The fine print now adds that some configurations also edge out Apple’s fanless M4 MacBook Air, yet Microsoft still stresses raw benchmark wins while Apple continues to lean on its industry-leading performance-per-watt and all-day battery life.
Below is a closer look at the numbers, the hardware behind them, and what they mean in real-world use.
Where the “58 percent faster” figure comes from
Microsoft’s original briefing showed a Surface Laptop with Qualcomm’s Snapdragon X Elite scoring 980 points in Cinebench 2024 multi-core, versus 650 for the 15-inch MacBook Air M3.
That gap rounds to roughly 58 percent. Cinebench is a cross-platform CPU test that scales well with core count and sustained power, making it a popular yard-stick for short, repeatable workloads.
| Device | Processor | Cinebench 2024 Multi-core |
|---|---|---|
| Surface Laptop (2024) | Snapdragon X Elite | 980 |
| Lenovo Yoga Slim 7x | Snapdragon X Elite | 984 |
| HP OmniBook Ultra 14 | Ryzen AI 9 HX 375 | 1162 |
| MacBook Air 15-inch (M4) | Apple M4 (10-core) | 874 |
| MacBook Air 15-inch (M3) | Apple M3 (10-core) | 598 |
*Scores are taken from recent independent reviews or, where noted, Microsoft-commissioned testing.
Raw speed vs. efficiency
Snapdragon X Elite’s 12 cores and 45-TOPS NPU deliver eye-catching bursts in synthetic tests and AI workloads, often topping Intel’s Meteor Lake and Apple’s M3 silicon.

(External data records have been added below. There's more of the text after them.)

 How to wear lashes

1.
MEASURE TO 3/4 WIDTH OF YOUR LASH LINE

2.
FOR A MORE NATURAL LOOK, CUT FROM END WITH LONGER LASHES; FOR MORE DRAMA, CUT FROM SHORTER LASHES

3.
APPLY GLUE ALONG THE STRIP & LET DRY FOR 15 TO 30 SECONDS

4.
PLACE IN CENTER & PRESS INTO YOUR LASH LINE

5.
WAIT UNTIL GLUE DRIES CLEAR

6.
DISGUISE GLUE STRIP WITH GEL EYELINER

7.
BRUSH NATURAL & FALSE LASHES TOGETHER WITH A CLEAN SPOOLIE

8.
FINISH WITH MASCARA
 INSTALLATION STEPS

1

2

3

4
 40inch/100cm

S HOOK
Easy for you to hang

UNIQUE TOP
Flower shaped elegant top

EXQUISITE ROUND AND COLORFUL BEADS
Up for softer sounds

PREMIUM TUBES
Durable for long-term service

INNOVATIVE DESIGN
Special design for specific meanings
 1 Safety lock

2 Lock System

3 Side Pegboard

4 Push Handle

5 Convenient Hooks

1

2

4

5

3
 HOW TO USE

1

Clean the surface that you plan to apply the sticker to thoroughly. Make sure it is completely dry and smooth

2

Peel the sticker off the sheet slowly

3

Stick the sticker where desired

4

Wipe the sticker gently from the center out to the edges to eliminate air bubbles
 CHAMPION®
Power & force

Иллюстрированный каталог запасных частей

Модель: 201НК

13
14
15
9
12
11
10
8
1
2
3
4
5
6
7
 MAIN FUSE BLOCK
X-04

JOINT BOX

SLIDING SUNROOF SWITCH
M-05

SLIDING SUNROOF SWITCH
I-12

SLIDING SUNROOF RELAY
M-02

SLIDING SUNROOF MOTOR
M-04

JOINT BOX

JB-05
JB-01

AMD’s Ryzen AI 9 HX 375 goes further on the CPU side, crossing the 1 100-point threshold in Cinebench 2024 despite drawing more power.
Apple’s response is unchanged: the M4 family targets performance per watt rather than peak scores. Notebookcheck measured 33.7 points per watt in Cinebench 2024 multi-core on the fanless MacBook Air M4, nearly double the best Windows rivals tested.
What counts as a Copilot+ PC?
Microsoft’s Copilot+ badge denotes machines with:
- A modern Arm or x86 CPU tuned for local AI (≥40 TOPS NPU)
- At least 16 GB RAM, 256 GB SSD
- Windows 11 24H2 and on-device Copilot features such as Recall (delayed until late 2025) and Live Captions.
Bottom line
Microsoft is right that several Copilot+ PCs can outrun Apple’s MacBook Air in short, heavily-threaded CPU tests. Yet Apple still leads on efficiency, acoustics and battery life, and macOS remains a non-starter for Windows die-hards — just as Windows can be a deal-breaker for those locked into the Apple ecosystem.